We all are familiar with registration forms, with comment availability at the bottom of articles or posts. If we take the simplest case, all of these are not too secure. Internet bots, are which basically programs, can fill your database with spam registrations, with garbage comments. In the end, this may cause a free space problem on your server, high system load due to intensive MySQL work.

This is a situation that we do need. At all.

As a workaround for the above mentioned problem, we have the CAPTCHA. It has been created, made up, to make or websites more secure, by protecting the input forms from robots. But, in practice, this protection is not as effective as it should be. In fact, 88 - 100% of the existing CAPTCHAs can be “guessed” with a little OCR knowledge.

2. What should we use instead?

There a few initiatives as an answer to this question.

One of them, is a W3C article from 2005, where the author writes in detail about tha fake security of CAPTCHAs.

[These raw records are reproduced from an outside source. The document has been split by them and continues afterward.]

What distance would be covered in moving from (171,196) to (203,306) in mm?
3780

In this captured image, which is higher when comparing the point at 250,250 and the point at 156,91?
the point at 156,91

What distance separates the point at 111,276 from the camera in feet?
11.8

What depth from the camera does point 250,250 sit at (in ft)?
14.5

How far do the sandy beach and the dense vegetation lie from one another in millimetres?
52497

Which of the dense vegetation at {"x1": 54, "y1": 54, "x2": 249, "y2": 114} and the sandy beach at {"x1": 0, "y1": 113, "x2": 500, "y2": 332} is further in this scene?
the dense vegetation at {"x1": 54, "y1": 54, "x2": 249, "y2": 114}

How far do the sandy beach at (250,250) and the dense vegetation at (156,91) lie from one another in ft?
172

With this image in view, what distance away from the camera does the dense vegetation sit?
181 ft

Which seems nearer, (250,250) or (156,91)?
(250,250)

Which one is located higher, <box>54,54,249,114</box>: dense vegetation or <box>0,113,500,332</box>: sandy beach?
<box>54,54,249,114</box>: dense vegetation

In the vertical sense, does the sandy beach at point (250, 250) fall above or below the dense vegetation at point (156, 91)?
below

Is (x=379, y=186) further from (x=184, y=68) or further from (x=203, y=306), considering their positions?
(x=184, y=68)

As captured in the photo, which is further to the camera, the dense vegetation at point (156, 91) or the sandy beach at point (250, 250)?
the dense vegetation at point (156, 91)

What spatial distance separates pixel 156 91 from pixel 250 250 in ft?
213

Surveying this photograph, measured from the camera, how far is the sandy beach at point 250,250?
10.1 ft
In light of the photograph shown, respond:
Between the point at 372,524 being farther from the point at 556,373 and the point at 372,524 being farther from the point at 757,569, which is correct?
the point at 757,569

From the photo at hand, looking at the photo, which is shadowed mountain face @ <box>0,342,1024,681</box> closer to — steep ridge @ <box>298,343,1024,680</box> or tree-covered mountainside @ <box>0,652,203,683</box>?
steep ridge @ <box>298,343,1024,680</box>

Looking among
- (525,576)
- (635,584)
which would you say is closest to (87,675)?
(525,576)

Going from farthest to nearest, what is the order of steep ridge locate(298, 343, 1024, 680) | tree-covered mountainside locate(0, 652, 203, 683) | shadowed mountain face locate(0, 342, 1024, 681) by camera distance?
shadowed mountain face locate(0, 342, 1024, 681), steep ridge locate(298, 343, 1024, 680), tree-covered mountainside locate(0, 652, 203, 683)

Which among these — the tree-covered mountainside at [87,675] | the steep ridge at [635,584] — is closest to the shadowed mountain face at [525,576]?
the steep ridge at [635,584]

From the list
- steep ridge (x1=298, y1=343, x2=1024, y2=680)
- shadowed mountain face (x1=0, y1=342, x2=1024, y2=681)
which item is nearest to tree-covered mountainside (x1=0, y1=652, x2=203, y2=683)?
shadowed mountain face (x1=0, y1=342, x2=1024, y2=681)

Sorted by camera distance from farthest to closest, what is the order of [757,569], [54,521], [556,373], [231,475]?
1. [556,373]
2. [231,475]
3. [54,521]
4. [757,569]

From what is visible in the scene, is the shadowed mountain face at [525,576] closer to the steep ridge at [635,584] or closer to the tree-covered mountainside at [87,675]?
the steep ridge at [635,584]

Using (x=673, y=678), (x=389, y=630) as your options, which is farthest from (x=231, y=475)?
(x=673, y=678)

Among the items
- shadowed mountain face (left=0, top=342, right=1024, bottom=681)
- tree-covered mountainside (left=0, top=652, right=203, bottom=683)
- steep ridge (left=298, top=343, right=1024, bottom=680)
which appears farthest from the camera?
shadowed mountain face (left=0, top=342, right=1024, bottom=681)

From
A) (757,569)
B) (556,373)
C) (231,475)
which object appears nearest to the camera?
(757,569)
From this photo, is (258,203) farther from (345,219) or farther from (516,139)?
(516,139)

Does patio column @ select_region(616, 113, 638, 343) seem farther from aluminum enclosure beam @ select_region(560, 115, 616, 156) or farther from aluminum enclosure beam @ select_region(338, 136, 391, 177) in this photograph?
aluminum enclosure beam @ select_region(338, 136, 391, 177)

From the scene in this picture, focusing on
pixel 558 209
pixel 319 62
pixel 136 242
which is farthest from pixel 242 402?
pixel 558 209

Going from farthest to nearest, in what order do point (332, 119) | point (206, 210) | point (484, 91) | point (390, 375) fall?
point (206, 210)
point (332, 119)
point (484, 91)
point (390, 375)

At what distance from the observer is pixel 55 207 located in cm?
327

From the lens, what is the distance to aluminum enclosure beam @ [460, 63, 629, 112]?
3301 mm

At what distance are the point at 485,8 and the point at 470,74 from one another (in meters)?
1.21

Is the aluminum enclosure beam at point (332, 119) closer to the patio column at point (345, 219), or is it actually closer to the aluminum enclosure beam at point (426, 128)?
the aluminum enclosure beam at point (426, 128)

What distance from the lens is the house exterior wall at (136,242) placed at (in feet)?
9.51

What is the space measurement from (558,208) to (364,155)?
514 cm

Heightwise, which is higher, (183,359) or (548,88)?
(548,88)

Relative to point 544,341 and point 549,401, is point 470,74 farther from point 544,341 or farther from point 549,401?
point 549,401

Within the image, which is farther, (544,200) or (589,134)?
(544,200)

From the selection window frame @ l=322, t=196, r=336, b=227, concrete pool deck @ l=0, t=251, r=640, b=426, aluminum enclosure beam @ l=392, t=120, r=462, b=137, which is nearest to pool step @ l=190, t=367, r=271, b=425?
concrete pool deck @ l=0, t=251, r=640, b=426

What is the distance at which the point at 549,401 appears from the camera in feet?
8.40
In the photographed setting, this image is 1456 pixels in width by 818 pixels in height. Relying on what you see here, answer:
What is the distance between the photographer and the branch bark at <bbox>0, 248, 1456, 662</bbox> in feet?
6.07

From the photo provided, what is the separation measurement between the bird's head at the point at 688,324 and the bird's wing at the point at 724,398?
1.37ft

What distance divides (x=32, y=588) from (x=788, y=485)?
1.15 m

Also, he provides a few replacements:

  • logic puzzles – our main end is to make the user think because bots cannot think. Anything will do, that fullfills this rule. 
  • sound output – instead of using pictures, we use a sound: the user hears some sound, an he must identify the phrase he heard.
  • background checks – there are two kinds of these. One is classical spam protection, where using spam protection logic we can tell the humans apart. The other is using heuristics. Basically, this one is about havy background statistics, like amount of inout data, access times and so forth, wich help us decide whether we are dealing with a human or not.
  • services – PASSPORT services, public-key infrastructure solutions and biometrics fit in this category
  • other possibilities – these are based upon credit card numbers, or other similar IDs, like Social Security number in US.

There is also a project called reCAPTCHA. Usually, people spend around ten seconds to get the correct value of a CAPTCHA. This time is basically a useless time, especially for the user. This project tries to make that lost time be a bit more usefull. The initiative uses the strings in the CAPTCHAs to help digitize printed books. This is bit usefull for the humanity, but not necessarily for the user.

3. What would I do, if I needed some kind of spam protection

As a first step, I would check the size of the site I am working on. If we are talking abount a big portal, with lots of users, then I shall need some serious protection, which might be a professional CAPTCHA, to provide the protection I need.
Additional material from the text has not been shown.